Exercise
Rewrite the material below as a numbered list, omitting blank lines and leaving out the pictures.
::::
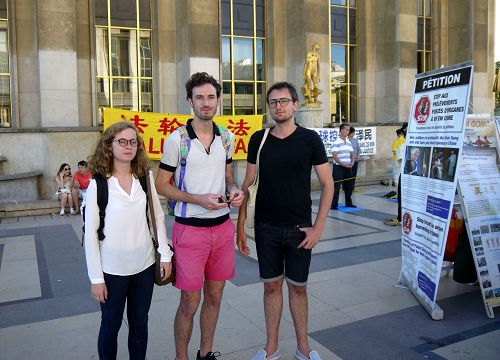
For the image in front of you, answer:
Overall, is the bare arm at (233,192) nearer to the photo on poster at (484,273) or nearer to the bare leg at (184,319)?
the bare leg at (184,319)

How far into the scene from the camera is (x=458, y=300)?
527 cm

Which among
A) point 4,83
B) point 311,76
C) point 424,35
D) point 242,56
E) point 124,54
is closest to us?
point 4,83

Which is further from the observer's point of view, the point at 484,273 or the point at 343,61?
the point at 343,61

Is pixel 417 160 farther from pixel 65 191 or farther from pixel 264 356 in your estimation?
pixel 65 191

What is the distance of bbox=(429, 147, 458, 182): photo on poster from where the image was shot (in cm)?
456

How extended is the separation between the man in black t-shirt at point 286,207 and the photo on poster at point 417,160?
1810mm

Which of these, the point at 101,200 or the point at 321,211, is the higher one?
the point at 101,200

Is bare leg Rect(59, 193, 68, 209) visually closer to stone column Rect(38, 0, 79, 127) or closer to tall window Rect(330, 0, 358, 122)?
stone column Rect(38, 0, 79, 127)

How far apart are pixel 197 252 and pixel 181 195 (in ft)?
1.40

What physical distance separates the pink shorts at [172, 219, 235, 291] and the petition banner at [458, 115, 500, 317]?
278cm

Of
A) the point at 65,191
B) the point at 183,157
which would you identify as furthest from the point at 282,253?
the point at 65,191

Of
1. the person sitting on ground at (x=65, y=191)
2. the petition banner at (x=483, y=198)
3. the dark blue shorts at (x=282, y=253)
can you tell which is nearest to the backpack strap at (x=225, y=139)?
the dark blue shorts at (x=282, y=253)

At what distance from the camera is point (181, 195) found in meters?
3.37

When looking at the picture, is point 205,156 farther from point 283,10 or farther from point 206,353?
point 283,10
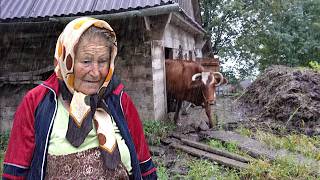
::::
Output below
1. For the image in front of you, answer:
2. Overall, is the bare arm at (233,192) nearer to the photo on poster at (484,273) or nearer to the bare leg at (184,319)?
3. the bare leg at (184,319)
4. How far into the scene from the camera is (x=458, y=300)?
5. 527 cm
6. Which among
7. A) point 4,83
8. B) point 311,76
9. C) point 424,35
10. D) point 242,56
11. E) point 124,54
12. is closest to us?
13. point 4,83
14. Which is further from the observer's point of view, the point at 484,273 or the point at 343,61?
15. the point at 343,61
16. Is pixel 417 160 farther from pixel 65 191 or farther from pixel 264 356 in your estimation?
17. pixel 65 191
18. What is the distance of bbox=(429, 147, 458, 182): photo on poster from where the image was shot (in cm)?
19. 456
20. How extended is the separation between the man in black t-shirt at point 286,207 and the photo on poster at point 417,160?
21. 1810mm
22. Which of these, the point at 101,200 or the point at 321,211, is the higher one?
23. the point at 101,200
24. Is bare leg Rect(59, 193, 68, 209) visually closer to stone column Rect(38, 0, 79, 127) or closer to tall window Rect(330, 0, 358, 122)?
25. stone column Rect(38, 0, 79, 127)
26. How far apart are pixel 197 252 and pixel 181 195 (in ft)?
27. 1.40
28. What physical distance separates the pink shorts at [172, 219, 235, 291] and the petition banner at [458, 115, 500, 317]?
29. 278cm
30. Of
31. A) the point at 65,191
32. B) the point at 183,157
33. which would you identify as furthest from the point at 282,253?
34. the point at 65,191
35. Of
36. 1. the person sitting on ground at (x=65, y=191)
37. 2. the petition banner at (x=483, y=198)
38. 3. the dark blue shorts at (x=282, y=253)
39. can you tell which is nearest to the backpack strap at (x=225, y=139)?
40. the dark blue shorts at (x=282, y=253)
41. At what distance from the camera is point (181, 195) found in meters?
42. 3.37
43. When looking at the picture, is point 205,156 farther from point 283,10 or farther from point 206,353?
44. point 283,10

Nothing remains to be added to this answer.